Throughout the entirety of Blink you end up seeing how counterintuitive our first impressions to so many things are. From taste tests, to wartime strategy, and most importantly to how we interpret other people. To start to accept this idea you first have to accept a series of rules.
The first is that snap judgments are natural and seem accurate enough for many scenarios. The second is that we can’t play an active part in that snap judgment. The next and probably biggest understanding is knowing which snap decisions to trust and which to actively work against.
In his book, “Talking to Strangers,” Gladwell does a great job of explaining that third part, the filter. The filter being CONTEXT of course. In Blink he lays out how we quickly judge, and in the other he dives into how butcher context. For that reason you should absolutely read Blink first, followed closely by “Talking to Strangers.”

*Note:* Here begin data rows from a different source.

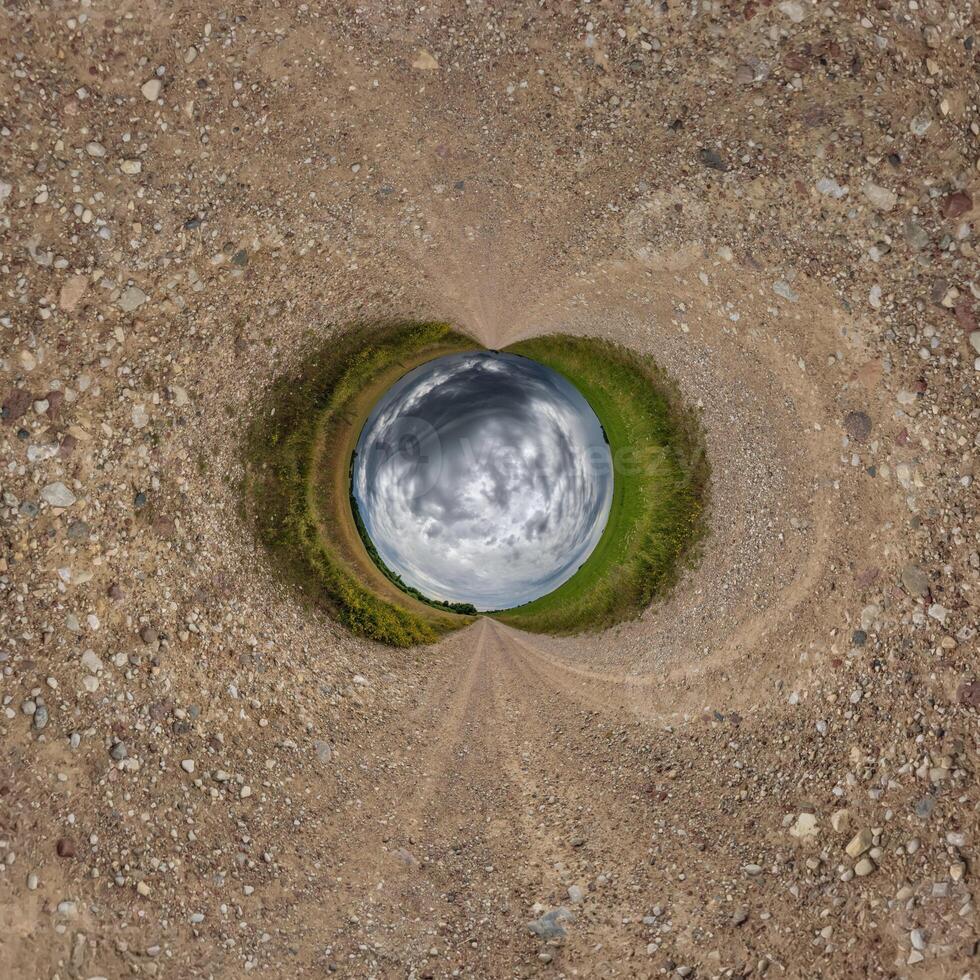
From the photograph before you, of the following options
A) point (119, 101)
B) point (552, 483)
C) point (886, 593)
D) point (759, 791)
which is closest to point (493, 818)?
point (759, 791)

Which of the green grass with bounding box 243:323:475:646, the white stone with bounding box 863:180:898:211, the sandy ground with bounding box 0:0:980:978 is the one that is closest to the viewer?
the sandy ground with bounding box 0:0:980:978

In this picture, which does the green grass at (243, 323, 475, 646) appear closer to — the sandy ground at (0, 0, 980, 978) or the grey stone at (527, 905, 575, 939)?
the sandy ground at (0, 0, 980, 978)

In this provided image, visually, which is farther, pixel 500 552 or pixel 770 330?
pixel 770 330

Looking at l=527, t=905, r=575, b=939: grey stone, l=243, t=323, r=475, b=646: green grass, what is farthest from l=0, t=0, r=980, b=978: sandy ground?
l=243, t=323, r=475, b=646: green grass

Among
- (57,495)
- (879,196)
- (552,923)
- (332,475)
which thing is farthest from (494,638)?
(879,196)

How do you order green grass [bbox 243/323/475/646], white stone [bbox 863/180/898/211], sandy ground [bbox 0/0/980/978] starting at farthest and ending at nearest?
1. green grass [bbox 243/323/475/646]
2. white stone [bbox 863/180/898/211]
3. sandy ground [bbox 0/0/980/978]

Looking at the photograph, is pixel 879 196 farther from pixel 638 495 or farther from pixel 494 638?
pixel 494 638

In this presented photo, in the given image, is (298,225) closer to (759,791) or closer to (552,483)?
(552,483)
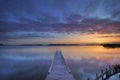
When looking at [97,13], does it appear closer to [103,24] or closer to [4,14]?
[103,24]

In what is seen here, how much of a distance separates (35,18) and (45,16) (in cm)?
25

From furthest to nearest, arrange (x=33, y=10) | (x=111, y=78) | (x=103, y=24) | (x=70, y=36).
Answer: (x=70, y=36) < (x=103, y=24) < (x=33, y=10) < (x=111, y=78)

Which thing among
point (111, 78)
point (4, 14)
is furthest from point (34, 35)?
point (111, 78)

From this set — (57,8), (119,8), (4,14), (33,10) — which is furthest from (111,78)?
(4,14)

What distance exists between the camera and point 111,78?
11.8 feet

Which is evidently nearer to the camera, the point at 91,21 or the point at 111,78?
the point at 111,78

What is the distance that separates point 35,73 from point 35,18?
4.53ft

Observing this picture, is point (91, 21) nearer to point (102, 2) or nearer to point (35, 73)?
point (102, 2)

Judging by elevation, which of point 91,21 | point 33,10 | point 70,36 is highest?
point 33,10

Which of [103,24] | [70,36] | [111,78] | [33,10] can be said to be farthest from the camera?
[70,36]

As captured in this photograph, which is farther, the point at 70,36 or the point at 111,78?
the point at 70,36

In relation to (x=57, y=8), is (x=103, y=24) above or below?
below

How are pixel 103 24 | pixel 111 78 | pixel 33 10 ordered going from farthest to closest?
pixel 103 24, pixel 33 10, pixel 111 78

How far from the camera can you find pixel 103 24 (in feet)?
13.6
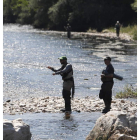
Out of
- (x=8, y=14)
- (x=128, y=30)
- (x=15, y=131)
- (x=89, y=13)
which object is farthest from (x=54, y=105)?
(x=8, y=14)

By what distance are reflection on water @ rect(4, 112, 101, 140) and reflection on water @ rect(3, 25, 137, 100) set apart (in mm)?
4423

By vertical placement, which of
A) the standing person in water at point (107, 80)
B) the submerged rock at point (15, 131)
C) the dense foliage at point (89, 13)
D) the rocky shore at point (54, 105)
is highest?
the dense foliage at point (89, 13)

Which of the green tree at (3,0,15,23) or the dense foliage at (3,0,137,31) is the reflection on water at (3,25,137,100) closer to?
the dense foliage at (3,0,137,31)

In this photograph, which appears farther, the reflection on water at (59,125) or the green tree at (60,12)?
the green tree at (60,12)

All of this is done in Gladwell’s well established style. That trademark elaborate journey layered with anecdotes, tests, and expert insights that all combine to demonstrate powerful patterns. It’s how you wish we learned most everything. At least in an exploratory sense. Seeding the curiosity, watering it, and waiting for that lightbulb like bloom that represents the “aha” moment.
Interesting and easy to read book.
Outdated references to neuroscience literature
The author draws on research such as the IAT which has a test-retest factor of only -.35, if being generous. There are still some sound factors of reactive decision making proposed and that is valuable.